*Document excerpt*:

Depreciation expense increased by approximately $596,000 primarily due to the increases of depreciation expense of (i) $322,000 from the 2006 Acquisitions, (ii) $70,000 from the Two 2005 Acquisitions, and (iii) $811,000 from all other communities. Increases of depreciation expense from all other communities resulted from asset additions made during the normal course of business. These increases were partially offset by a net decrease in depreciation expense of (i) $607,000 from the expiration of the amortization of fair market value of leases of acquired communities.

Property management expenses increased by approximately $867,000 from the third quarter of 2005 to the third quarter of 2006 primarily related to an increase in personnel incentives and franchise and excise taxes both resulting from improved property operations. General and administrative expenses increased by approximately $336,000 over this same period. No individual items accounted for any significant amount of the increase.

*Work instructions*:
[A] Can you put this sentence from the expense discussion into Spanish: "General and administrative expenses increased by approximately $336,000 over this same period."
[B] Could you echo the expense discussion word for word, everything from "Property management expenses" down to "of the increase."?
[C] How would the expense discussion go on from its last sentence? Write the text that follows.

*Recorded information*:
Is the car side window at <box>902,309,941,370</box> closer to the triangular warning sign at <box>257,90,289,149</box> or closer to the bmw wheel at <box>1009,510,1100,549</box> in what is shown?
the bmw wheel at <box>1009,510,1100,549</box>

*Exercise responses*:
[A] Los gastos generales y administrativos aumentaron aproximadamente $336,000 durante este mismo período.

[B]
Property management expenses increased by approximately $867,000 from the third quarter of 2005 to the third quarter of 2006 primarily related to an increase in personnel incentives and franchise and excise taxes both resulting from improved property operations. General and administrative expenses increased by approximately $336,000 over this same period. No individual items accounted for any significant amount of the increase.

[C]
Interest expense increased approximately $254,000 in the three months ended September 30, 2006, from the three months ended September 30, 2005, primarily due to the increase in the amount of debt outstanding of $1.14 billion at September 30, 2005, to $1.20 billion at September 30, 2006, and the increase in the Company’s average borrowing cost by 4 basis points from 5.39% over the three months ended September 30, 2005, to 5.43% over the three months ended September 30, 2006.

In the three months ended September 30, 2005, the Company benefited from a net gain on insurance and other settlement proceeds of approximately $874,000 mainly related to hurricane related claims.

Primarily as a result of the foregoing, net income increased by approximately $2,015,000 in the third quarter of 2006 from the third quarter of 2005.


 

COMPARISON OF THE NINE MONTHS ENDED SEPTEMBER 30, 2006 TO THE NINE MONTHS ENDED SEPTEMBER 30, 2005

Property revenues for the nine months ended September 30, 2006, increased by approximately $22,745,000 from the nine months ended September 30, 2005, due to (i) a $5,119,000 increase in property revenues from the 2006 Acquisitions, (ii) a $4,966,000 increase in property revenues from the three properties acquired in 2005 (the “2005 Acquisitions”), and (iii) $12,660,000 increase in property revenues from all other communities. The increase in property revenues from all other communities was generated primarily by the Company’s same store portfolio and was driven by increased average rent per unit over 2005.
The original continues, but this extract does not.